Özel eğitim kurumlarının eğitim personelini ağırlıklı olarak özel eğitim alanından mezun öğretmenler oluşturmaktadır. Ancak üniversitelerin özel eğitim bölümlerinden yeterli mezun olmaması nedeniyle resmi kurumlarda çalışan çeşitli branşlardaki öğretmenlere özel eğitim alanına geçiş imkanları sağlanmıştır. Ayrıca özel teşebbüsler tarafından açılan kurumlarda çalışan özel eğitim alanına bakanlık tarafından verilen kurslar sonucu sınıf öğretmenleri atanabilmektedir. 2014 yılına kadar zihin engelliler, işitme engelliler ve görme engelliler branşları ayrı iken bakanlık yeni bir düzenlemeye giderek üç bölümü özel eğitim öğretmenliği adı altında birleştirmiştir. Her üç branş mezunlarını özel eğitim öğretmeni olarak atamaya başlamıştır (Talim Terbiye Kurulu Başkanlığı, 2014).

Milli Eğitim Bakanlığı, 80 sayılı Talim ve Terbiye Kurulu Kararında sınıf öğretmenliği ile işitme ve görme engelliler sınıf öğretmenliğine kaynak gösterilen fakülte mezunlarına 160 saatlik kurs vererek zihinsel engelliler sınıf öğretmeni olma yolunu açmıştır. Ancak Danıştay İkinci Dairesi bu uygulamayı durdurmuş, bakanlık bu sorunu kurs süresini 540 saate çıkararak çözmüştür (Talim Terbiye Kurulu Başkanlığı, 2014). Halen rehabilitasyon merkezlerinde ağırlıklı olarak 160 saat kurs alan sınıf öğretmenliği bölümlerinden mezun öğretmenler çalışmaktadır. Ayrıca özel eğitim ve rehabilitasyon merkezleri ile özel destek eğitimi programı uygulayan özel eğitim okullarında Talim Terbiye Kurulu Mütaalası ile belirtilen alanlarda öğretmen ihtiyacının özel eğitim alanı öğretmenlerince karşılanamaması durumunda; bu alanda, “okul öncesi, çocuk gelişimi ve eğitimi veya sınıf öğretmenliği alanı öğretmeni olup Bakanlığımızca düzenlenecek 160 saat teorik ve 80 saat uygulama olmak üzere toplam 240 saat “uzman öğretici yetiştirme kurs programını” başarıyla tamamlayanlar özel eğitim alanı öğretmenleri tarafından uygulanan destek eğitim programlarında uzman öğretici olarak görevlendirilebileceği kararı alınmıştır (Talim Terbiye Kurulu Başkanlığı Mütaalası, 2015).

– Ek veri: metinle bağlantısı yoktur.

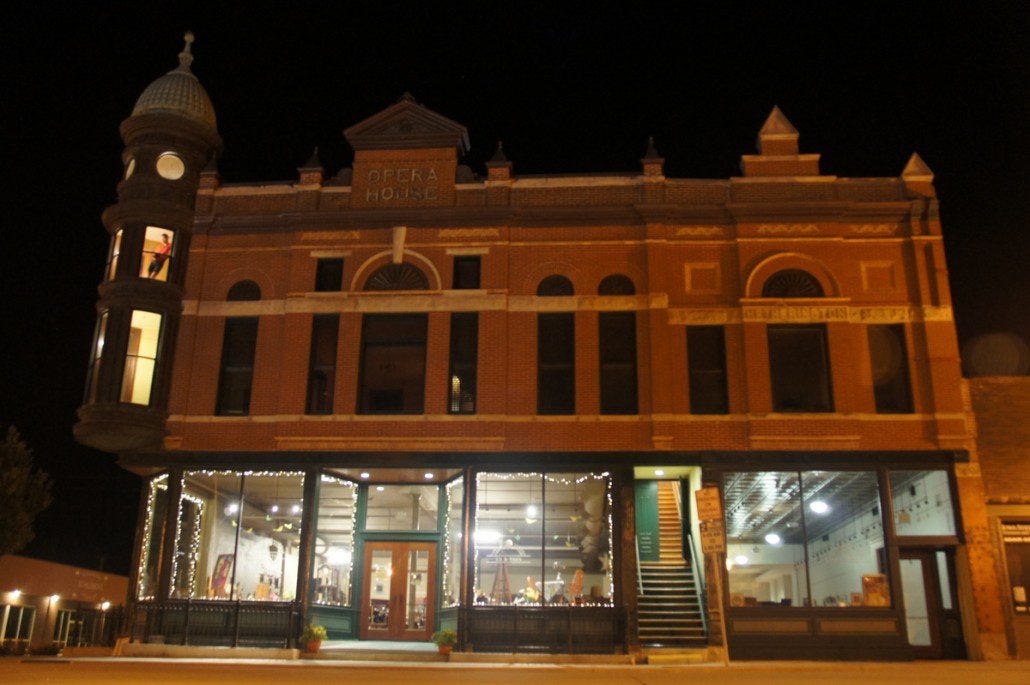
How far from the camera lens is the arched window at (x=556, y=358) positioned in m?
23.9

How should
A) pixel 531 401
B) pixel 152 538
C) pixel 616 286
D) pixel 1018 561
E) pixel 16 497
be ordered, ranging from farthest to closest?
pixel 16 497 → pixel 616 286 → pixel 531 401 → pixel 152 538 → pixel 1018 561

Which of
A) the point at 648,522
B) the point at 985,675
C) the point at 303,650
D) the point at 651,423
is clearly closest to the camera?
the point at 985,675

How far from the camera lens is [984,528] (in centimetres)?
2177

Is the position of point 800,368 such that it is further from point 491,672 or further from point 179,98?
point 179,98

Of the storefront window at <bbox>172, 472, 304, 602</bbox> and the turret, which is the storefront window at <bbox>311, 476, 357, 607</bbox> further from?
the turret

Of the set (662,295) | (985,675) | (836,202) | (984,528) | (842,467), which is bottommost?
(985,675)

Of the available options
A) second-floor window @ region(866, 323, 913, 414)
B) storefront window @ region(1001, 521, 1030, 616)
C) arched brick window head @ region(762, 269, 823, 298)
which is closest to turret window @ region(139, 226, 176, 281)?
arched brick window head @ region(762, 269, 823, 298)

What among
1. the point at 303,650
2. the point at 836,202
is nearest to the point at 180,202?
the point at 303,650

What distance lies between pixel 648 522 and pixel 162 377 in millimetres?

Özel eğitim kurumlarında çalışan öğretmen ya da yöneticiler işe başlama öncesi sağlık raporu haricinde herhangi bir testten geçirilmemektedir. Resmi özel eğitim kurumlarında çalışanların özlük hakları diğer kurumlarda çalışanlara benzerlik göstermektedir. Ancak ek ders uygulamalarında bir farklılık bulunmaktadır. 657 sayılı Devlet Memurları Kanunun 176. maddesi gereği özel eğitim kurumlarında ve özel eğitim sınıflarında çalışan öğretmen ve yöneticilere ek ders % 25 fazlasıyla ödenmektedir (Resmi Gazete, 1965).

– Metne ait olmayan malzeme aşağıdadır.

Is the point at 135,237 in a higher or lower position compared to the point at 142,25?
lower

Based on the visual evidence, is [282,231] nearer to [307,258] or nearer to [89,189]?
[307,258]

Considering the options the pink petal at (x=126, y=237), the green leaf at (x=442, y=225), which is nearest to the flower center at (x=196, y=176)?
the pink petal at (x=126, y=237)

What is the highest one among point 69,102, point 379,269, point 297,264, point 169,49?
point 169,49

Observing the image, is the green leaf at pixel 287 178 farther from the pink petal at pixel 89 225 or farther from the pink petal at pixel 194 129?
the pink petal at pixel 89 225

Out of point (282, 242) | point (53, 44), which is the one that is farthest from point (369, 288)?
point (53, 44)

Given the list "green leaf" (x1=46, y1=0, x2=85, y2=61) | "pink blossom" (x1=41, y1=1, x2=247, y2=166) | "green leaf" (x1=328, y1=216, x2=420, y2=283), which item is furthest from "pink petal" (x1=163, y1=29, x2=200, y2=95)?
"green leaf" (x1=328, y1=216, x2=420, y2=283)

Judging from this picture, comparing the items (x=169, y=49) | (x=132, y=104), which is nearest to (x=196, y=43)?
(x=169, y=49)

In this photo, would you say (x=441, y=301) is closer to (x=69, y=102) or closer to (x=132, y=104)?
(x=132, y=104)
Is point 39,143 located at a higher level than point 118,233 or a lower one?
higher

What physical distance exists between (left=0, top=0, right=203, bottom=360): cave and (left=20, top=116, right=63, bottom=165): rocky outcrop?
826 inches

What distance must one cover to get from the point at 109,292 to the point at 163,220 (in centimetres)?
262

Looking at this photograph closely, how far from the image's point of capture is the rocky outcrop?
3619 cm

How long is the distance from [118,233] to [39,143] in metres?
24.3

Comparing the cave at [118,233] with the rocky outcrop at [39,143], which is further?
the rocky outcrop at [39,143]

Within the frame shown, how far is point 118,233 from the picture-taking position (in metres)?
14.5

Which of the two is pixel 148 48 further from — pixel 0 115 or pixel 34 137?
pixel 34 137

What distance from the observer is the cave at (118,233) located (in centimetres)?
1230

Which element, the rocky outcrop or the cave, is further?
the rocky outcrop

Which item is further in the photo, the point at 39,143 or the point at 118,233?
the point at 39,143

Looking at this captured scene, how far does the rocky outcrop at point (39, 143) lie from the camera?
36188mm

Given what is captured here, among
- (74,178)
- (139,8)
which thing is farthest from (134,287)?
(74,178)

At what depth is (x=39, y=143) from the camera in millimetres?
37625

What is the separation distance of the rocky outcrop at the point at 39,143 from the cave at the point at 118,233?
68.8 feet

Özel teşebbüsler tarafından açılan özel eğitim kurumlarında çalışan eğitim personeli ile diğer personel, sosyal güvenlik ve özlük hakları yönünden, Sosyal Sigortalar ve Genel Sağlık Sigortası Kanunu ile İş Kanununun hükümlerine tabidir. Bu kurumlarda çalışan eğitim personeli sözleşmeleri ağırlıklı olarak asgari ücret üzerinden yapıldığı bilinmektedir. Ayrıca özel kurumlarda çalışan personel haftada 40 saate kadar çalıştırılabilmektedir (Resmi Gazete, 2014). Bu nedenle özel ve resmi kurumlarda çalışanların özlük haklarında büyük farklılıkların olduğu söylenebilir.

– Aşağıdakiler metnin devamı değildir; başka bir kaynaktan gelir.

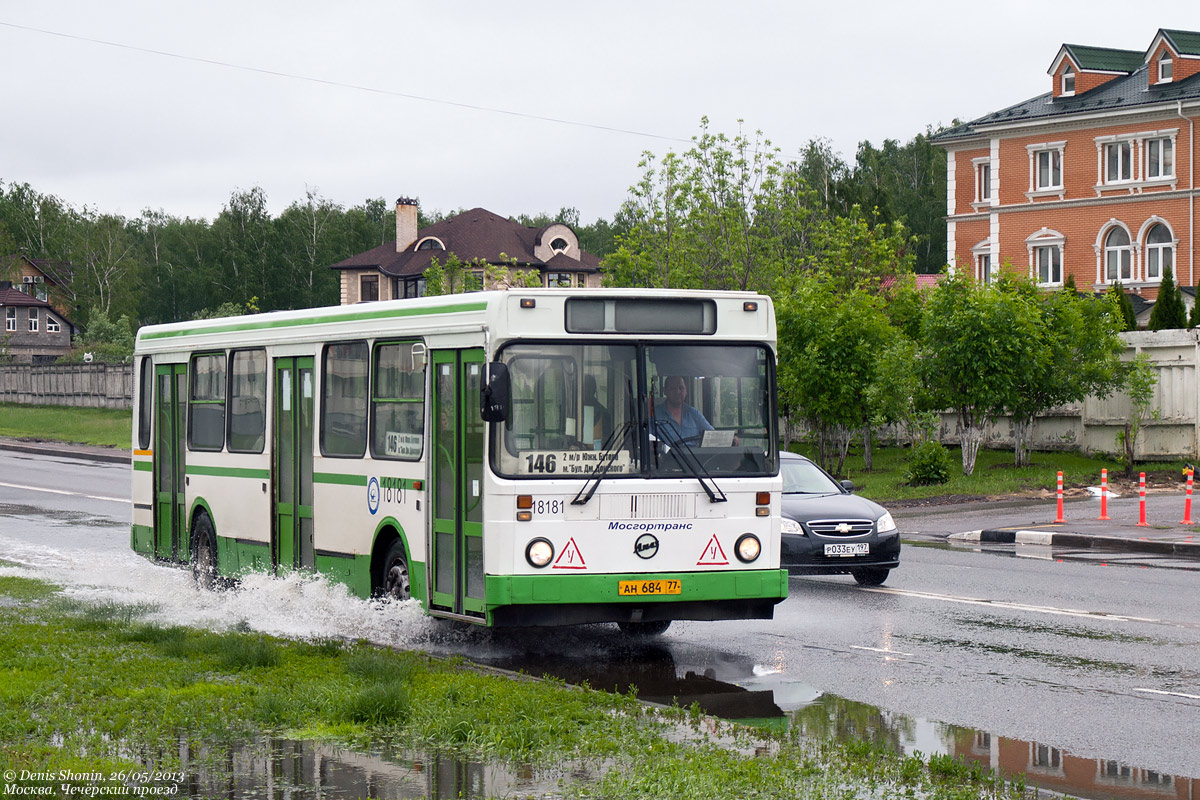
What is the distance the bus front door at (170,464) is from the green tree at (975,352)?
59.9 feet

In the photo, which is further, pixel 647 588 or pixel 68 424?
pixel 68 424

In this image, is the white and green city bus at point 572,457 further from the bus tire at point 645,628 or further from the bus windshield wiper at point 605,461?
the bus tire at point 645,628

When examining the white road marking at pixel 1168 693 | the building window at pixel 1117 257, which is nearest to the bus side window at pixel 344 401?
the white road marking at pixel 1168 693

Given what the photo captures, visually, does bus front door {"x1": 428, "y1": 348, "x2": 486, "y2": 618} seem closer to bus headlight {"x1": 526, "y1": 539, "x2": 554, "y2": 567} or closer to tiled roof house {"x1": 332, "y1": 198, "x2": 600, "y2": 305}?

Ülkemizde öğretmen ve yöneticilerin yetiştirilmesi amacıyla hizmetiçi programlar uygulanmaktadır. Özel eğitim uygulamalarına ilişkin çeşitli kursların açıldığı gözlenmektedir. Ancak özel teşebbüslerce açılan özel eğitim kurumlarında çalışanlara yönelik bakanlık tarafından açılan kurs yok denecek kadar azdır. Ayrıca bu kurumlarda adaylık eğitimi de kaldırılmıştır. Milli Eğitim Bakanlığı Özel Öğretim Kurumları Yönetmeliğinde kurumların eğitim personelini yetiştirmek için gerekli tedbirleri alması ve eğitim personelinin Bakanlıkça açılan hizmet içi eğitim faaliyetlerinden yararlandırılması gerektiği belirtilmiştir.